### INSTRUCTION
Answer these questions from the text on Blair and Murdoch below:
1. Which ex-Cabinet Minister did Rebekah Brooks reportedly beg to help stop Tom Watson?
2. When and where did Blair address the News Corporation conference?
3. On which three matters does Blair say he does not share Murdoch's views?

### EXCERPTED TEXT

YESTERDAY, The Mail on Sunday ran a headline declaring 'Blair Bid To Silence MP Who Exposed Murdoch' followed by an article claiming 'Tony Blair urged Gordon Brown to persuade the Labour MP [Tom Watson] who led the campaign to expose the News of the World phone-hacking to back off ...' It is reported that Gordon Brown refused to do this, but in a two-year long struggle Tom Watson MP, by employing parliamentary privilege, has played a crucial role in challenging Rupert Murdoch's company News Corporation over its use of phone-hacking at the News of the World. The Mail on Sunday further alleges: 'Mrs [Rebekah] Brooks begged Blairite ex-Cabinet Minister Tessa Jowell to help "stop this madman Tom Watson" - and also sought help from her friend, Mr Blair.'
In the paperback version of his autobiography 'A Journey', published last month, Tony Blair writes: 'In June 1995 we had further outraged sensibilities by accepting an invitation ... to address Rupert Murdoch's News Corporation conference on Hayman Island in Australia ...' Mr Blair explains his decision to accept Rupert Murdoch's offer thus: '... the country's most important newspaper proprietor, whose publications have hitherto been rancorous in their opposition to the Labour Party, invites us into the lion's den. You go, don't you?'
Of Murdoch, Blair wrote that he found him to be an 'enigma' and that the more he got to know him the more he felt this. Blair's judgement of Murdoch was that '[i]n the end ... I came to have a grudging respect and even liking for him.' Blair concludes that although he does not share Murdoch's views on Europe, social policy or gay rights, he he admired his 'balls' and 'outsider' attitude to the Establishment.

### DATA ROWS

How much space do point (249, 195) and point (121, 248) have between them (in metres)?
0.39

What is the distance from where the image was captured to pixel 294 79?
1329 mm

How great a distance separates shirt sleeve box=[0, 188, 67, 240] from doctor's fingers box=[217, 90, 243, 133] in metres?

### FINAL ANSWER
1. Tessa Jowell.
2. In June 1995, on Hayman Island in Australia.
3. Europe, social policy, and gay rights.